* Work required
Please give only the number of lines in the entries below that contain the string "nearest". Case counts.

* Supplied entries
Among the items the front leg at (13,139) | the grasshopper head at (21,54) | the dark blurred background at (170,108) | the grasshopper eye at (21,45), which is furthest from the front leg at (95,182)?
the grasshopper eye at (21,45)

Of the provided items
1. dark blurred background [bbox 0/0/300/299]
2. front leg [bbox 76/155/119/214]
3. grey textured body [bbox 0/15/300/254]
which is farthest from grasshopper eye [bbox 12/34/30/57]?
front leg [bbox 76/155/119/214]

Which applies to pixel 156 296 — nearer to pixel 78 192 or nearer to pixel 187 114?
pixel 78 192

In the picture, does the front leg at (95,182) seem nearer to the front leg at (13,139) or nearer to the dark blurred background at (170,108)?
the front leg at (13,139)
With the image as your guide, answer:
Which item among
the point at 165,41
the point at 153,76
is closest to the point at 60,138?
==
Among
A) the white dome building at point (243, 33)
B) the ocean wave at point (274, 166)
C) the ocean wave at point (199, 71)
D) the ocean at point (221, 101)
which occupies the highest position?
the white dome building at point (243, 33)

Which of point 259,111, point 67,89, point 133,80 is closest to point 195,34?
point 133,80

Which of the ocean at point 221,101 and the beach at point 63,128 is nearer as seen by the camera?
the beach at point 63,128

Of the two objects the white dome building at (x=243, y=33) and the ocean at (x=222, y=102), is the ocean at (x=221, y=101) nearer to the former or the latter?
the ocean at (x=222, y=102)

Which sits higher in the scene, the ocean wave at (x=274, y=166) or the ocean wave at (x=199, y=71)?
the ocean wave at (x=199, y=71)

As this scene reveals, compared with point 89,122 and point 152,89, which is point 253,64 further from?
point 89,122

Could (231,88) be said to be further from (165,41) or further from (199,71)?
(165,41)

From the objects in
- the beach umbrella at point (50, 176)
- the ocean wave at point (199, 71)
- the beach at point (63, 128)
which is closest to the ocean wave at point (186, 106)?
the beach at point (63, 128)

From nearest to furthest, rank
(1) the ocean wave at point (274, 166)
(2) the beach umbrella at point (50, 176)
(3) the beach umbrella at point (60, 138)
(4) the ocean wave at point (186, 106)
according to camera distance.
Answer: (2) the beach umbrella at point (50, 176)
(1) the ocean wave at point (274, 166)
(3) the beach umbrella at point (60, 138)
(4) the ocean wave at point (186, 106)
---
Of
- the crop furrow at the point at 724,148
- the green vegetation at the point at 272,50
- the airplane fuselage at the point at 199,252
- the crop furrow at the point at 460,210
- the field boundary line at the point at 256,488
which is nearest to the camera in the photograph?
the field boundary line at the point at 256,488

* Solution for this problem
2